___ MATERIALE DISPONIBILE ___

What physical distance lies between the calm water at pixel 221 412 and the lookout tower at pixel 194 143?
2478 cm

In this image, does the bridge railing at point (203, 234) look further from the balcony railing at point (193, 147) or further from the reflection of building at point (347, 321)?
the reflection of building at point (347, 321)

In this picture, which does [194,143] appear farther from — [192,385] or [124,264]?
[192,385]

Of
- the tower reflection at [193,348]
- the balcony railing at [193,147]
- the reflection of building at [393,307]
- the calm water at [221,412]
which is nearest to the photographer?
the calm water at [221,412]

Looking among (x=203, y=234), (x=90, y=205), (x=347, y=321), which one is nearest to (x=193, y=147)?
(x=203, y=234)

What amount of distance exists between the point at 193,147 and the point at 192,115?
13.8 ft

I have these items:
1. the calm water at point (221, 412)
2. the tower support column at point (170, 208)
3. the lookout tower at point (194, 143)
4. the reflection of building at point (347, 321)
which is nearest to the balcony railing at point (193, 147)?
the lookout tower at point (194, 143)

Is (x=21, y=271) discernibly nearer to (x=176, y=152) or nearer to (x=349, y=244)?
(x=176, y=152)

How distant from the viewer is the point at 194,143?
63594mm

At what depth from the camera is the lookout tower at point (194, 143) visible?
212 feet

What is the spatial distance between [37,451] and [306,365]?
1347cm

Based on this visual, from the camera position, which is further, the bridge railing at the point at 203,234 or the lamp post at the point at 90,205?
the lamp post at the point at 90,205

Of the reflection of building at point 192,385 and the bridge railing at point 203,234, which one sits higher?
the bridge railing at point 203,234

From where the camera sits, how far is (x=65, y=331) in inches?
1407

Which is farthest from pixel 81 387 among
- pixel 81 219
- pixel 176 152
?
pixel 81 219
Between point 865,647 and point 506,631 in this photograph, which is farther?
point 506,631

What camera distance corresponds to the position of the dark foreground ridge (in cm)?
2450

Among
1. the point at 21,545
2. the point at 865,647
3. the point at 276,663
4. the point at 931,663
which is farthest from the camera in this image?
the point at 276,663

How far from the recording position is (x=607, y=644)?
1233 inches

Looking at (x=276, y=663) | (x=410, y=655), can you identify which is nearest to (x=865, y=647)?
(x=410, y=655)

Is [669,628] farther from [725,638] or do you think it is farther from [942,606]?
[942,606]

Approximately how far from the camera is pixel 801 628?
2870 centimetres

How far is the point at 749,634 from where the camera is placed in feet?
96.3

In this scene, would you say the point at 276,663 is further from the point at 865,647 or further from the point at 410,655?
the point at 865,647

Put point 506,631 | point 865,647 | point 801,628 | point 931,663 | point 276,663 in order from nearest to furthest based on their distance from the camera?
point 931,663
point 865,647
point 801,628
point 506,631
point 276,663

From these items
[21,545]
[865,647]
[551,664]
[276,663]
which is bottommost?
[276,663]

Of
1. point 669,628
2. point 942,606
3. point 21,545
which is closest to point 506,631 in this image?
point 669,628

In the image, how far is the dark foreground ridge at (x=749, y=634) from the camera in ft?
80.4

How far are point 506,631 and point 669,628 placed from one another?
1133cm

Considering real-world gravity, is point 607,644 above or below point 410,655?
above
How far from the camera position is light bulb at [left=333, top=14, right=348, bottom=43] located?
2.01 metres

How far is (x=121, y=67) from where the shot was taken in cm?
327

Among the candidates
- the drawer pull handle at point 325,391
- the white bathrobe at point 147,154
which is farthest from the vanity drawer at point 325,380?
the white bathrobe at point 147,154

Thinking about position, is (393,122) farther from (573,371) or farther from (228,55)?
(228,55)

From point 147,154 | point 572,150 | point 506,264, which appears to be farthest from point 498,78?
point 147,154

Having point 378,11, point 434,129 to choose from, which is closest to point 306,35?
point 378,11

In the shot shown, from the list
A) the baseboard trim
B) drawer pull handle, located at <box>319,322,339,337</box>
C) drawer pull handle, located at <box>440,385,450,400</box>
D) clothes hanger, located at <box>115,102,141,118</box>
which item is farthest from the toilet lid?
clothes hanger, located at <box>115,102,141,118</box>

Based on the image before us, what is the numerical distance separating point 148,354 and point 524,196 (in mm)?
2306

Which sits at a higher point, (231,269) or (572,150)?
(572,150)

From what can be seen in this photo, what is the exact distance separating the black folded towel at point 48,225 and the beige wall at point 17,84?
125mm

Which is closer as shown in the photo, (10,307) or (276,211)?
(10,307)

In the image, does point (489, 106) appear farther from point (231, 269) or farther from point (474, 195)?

___

_OBIETTIVO:_
Riproduci riga per riga tutto il materiale qui sopra, senza alcuna modifica.

_RISPOSTA:_
What physical distance lies between the calm water at pixel 221 412 and the lookout tower at pixel 194 143?
2478 cm

In this image, does the bridge railing at point (203, 234) look further from the balcony railing at point (193, 147) or further from the reflection of building at point (347, 321)?
the reflection of building at point (347, 321)

In this picture, which does [194,143] appear farther from — [192,385] or [124,264]?
[192,385]

Of
- the tower reflection at [193,348]
- the balcony railing at [193,147]
- the reflection of building at [393,307]
- the calm water at [221,412]
which is nearest to the photographer?
the calm water at [221,412]

Looking among (x=203, y=234), (x=90, y=205), (x=347, y=321), which one is nearest to (x=193, y=147)?
(x=203, y=234)

What amount of distance exists between the point at 193,147 and the point at 192,115?
13.8 ft

I have these items:
1. the calm water at point (221, 412)
2. the tower support column at point (170, 208)
3. the lookout tower at point (194, 143)
4. the reflection of building at point (347, 321)
which is nearest to the balcony railing at point (193, 147)?
the lookout tower at point (194, 143)

Is (x=21, y=271) discernibly nearer to (x=176, y=152) or nearer to (x=349, y=244)?
(x=176, y=152)

How distant from the viewer is the point at 194,143?
63594mm

At what depth from the camera is the lookout tower at point (194, 143) visible?
212 feet

What is the spatial distance between [37,451] and [306,365]?
1347cm

Based on this visual, from the camera position, which is further, the bridge railing at the point at 203,234 or the lamp post at the point at 90,205?
the lamp post at the point at 90,205

Of the reflection of building at point 192,385 and the bridge railing at point 203,234, which one sits higher?
the bridge railing at point 203,234

From where the camera sits, how far is (x=65, y=331) in inches?
1407

Which is farthest from pixel 81 387 among
- pixel 81 219
- pixel 176 152
?
pixel 81 219
Between point 865,647 and point 506,631 in this photograph, which is farther?
point 506,631

What camera distance corresponds to the position of the dark foreground ridge (in cm)?
2450

Among
1. the point at 21,545
2. the point at 865,647
3. the point at 276,663
4. the point at 931,663
which is farthest from the camera in this image?
the point at 276,663

How far from the recording position is (x=607, y=644)?
1233 inches

Looking at (x=276, y=663) | (x=410, y=655), can you identify which is nearest to (x=865, y=647)?
(x=410, y=655)

Is [669,628] farther from [725,638] or do you think it is farther from [942,606]?
[942,606]

Approximately how far from the camera is pixel 801 628?
2870 centimetres

How far is the point at 749,634 from where the camera is placed in feet?
96.3

In this scene, would you say the point at 276,663 is further from the point at 865,647 or further from the point at 410,655?
the point at 865,647

Put point 506,631 | point 865,647 | point 801,628 | point 931,663 | point 276,663 in order from nearest to furthest based on their distance from the camera?
point 931,663
point 865,647
point 801,628
point 506,631
point 276,663

From these items
[21,545]
[865,647]
[551,664]
[276,663]
which is bottommost?
[276,663]

Of
1. point 669,628
2. point 942,606
3. point 21,545
which is closest to point 506,631 in this image?
point 669,628

In the image, how far is the dark foreground ridge at (x=749, y=634) from the camera in ft?
80.4

How far are point 506,631 and point 669,628 placed from one another?
1133cm

Considering real-world gravity, is point 607,644 above or below point 410,655?
above
How far from the camera position is light bulb at [left=333, top=14, right=348, bottom=43] located?
2.01 metres

How far is (x=121, y=67) from where the shot was taken in cm?
327

Among the candidates
- the drawer pull handle at point 325,391
- the white bathrobe at point 147,154
which is farthest from the vanity drawer at point 325,380?
the white bathrobe at point 147,154

Thinking about position, is (393,122) farther from (573,371) or farther from (228,55)?
(228,55)

From point 147,154 | point 572,150 | point 506,264, which appears to be farthest from point 498,78?
point 147,154

Having point 378,11, point 434,129 to choose from, which is closest to point 306,35?
point 378,11

In the shot shown, from the list
A) the baseboard trim
B) drawer pull handle, located at <box>319,322,339,337</box>
C) drawer pull handle, located at <box>440,385,450,400</box>
D) clothes hanger, located at <box>115,102,141,118</box>
which item is farthest from the toilet lid?
clothes hanger, located at <box>115,102,141,118</box>

Based on the image before us, what is the numerical distance separating point 148,354 and point 524,196 (in mm)?
2306

Which sits at a higher point, (231,269) or (572,150)?
(572,150)

From what can be seen in this photo, what is the exact distance separating the black folded towel at point 48,225 and the beige wall at point 17,84?
125mm

Which is closer as shown in the photo, (10,307) or (276,211)?
(10,307)

In the image, does point (489, 106) appear farther from point (231, 269) or farther from point (474, 195)?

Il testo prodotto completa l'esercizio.